Vous avez certainement croisé à la fac ou sur votre lieu de travail des femmes qui se couvrent plus que d’ordinaire, en portant de longues jupes par exemple ou des chemises avec des manches qui couvrent leurs coudes.
A quoi cela rime-t-il ? Est-ce un effet de mode ? Une histoire de religion ? Ou peut-être une espèce de mouvement féministe postmoderne.
Dans chaque culture, les vêtements constituent une nécessité de base. Même dans les jungles suffocantes d’Afrique, les autochtones portent quelque minime forme de vêtement. En revanche, nulle part ne trouverez-vous des animaux qui s’habillent. Pourquoi ? Qu’est-ce donc qui lie les êtres humains et les vêtements à travers les époques et les cultures ?
La vérité c’est qu’il n’en a pas toujours été ainsi. Il y a très longtemps de cela, les êtres humains ne portaient aucun vêtement. Du moins pour un laps de temps extrêmement court. Adam et Eve, avant la faute, déambulaient à travers le Jardin d’Eden en petite tenue.
Or tous deux étaient nus, l’homme et sa femme et il n’avait pas honte l’un devant l’autre. (Genèse 2, 25)
Toutefois, après la faute, un changement se produisit dans leur attitude face aux vêtements (ou face à leur absence de vêtements 🙂
Alors leurs yeux à tous deux s’ouvrirent et ils surent qu’ils étaient nus ; ils cousirent des feuilles de figuier… (Genèse 3, 7)
Qu’est-ce qui les fit troquer leur « tenue d’Adam » contre ces feuilles de figuier ? Qu’est ce qui les poussa à se vêtir ? Pour répondre à cette question, il nous faut nous pencher sur la véritable signification de la faute d’Adam et Eve.

######

### [Travail à faire]
(1) Relevez, dans le texte sur l'origine du vêtement, les explications envisagées pour rendre compte de la tenue couvrante de certaines femmes.
(2) Prolongez le texte sur l'origine du vêtement à partir de sa dernière phrase.

### [Données recueillies]
######

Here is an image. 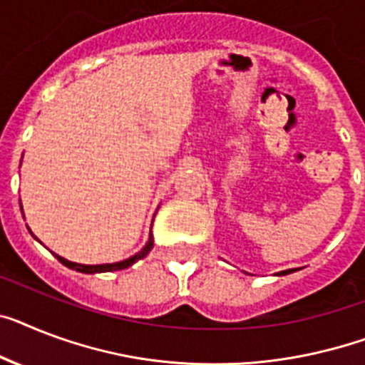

######

### [Réponses définitives]
(1)
- Un effet de mode
- Une histoire de religion
- Une espèce de mouvement féministe postmoderne

(2)
Qu’est-ce qui les fit troquer leur « tenue d’Adam » contre ces feuilles de figuier ? Qu’est ce qui les poussa à se vêtir ?
Selon les commentateurs, ce fut à travers la consommation du fruit de l’Arbre de la Connaissance que le penchant de faire le mal fut internalisé dans la psyché humaine. Auparavant, l’homme et la femme faisaient face à un choix intellectuel entre le bien et le mal, mais le mal était extérieur au corps. Il s’agissait d’une question philosophique, non pas une pulsion interne ou un désir émotionnel.
Avant la faute, l’âme de l’individu s’exprimait à travers son corps. Le corps et l’âme étaient en parfaite symbiose. Par exemple, lorsque l’âme souhaitait prier à D.ieu, le corps se levait aux aurores et se répandait en prières. Lorsque l’âme désirait étudier et grandir de la manière la plus efficace qui fût, le corps consommait des aliments sains et prenait soin de lui afin de fournir l’énergie nécessaire à cette tâche prenante.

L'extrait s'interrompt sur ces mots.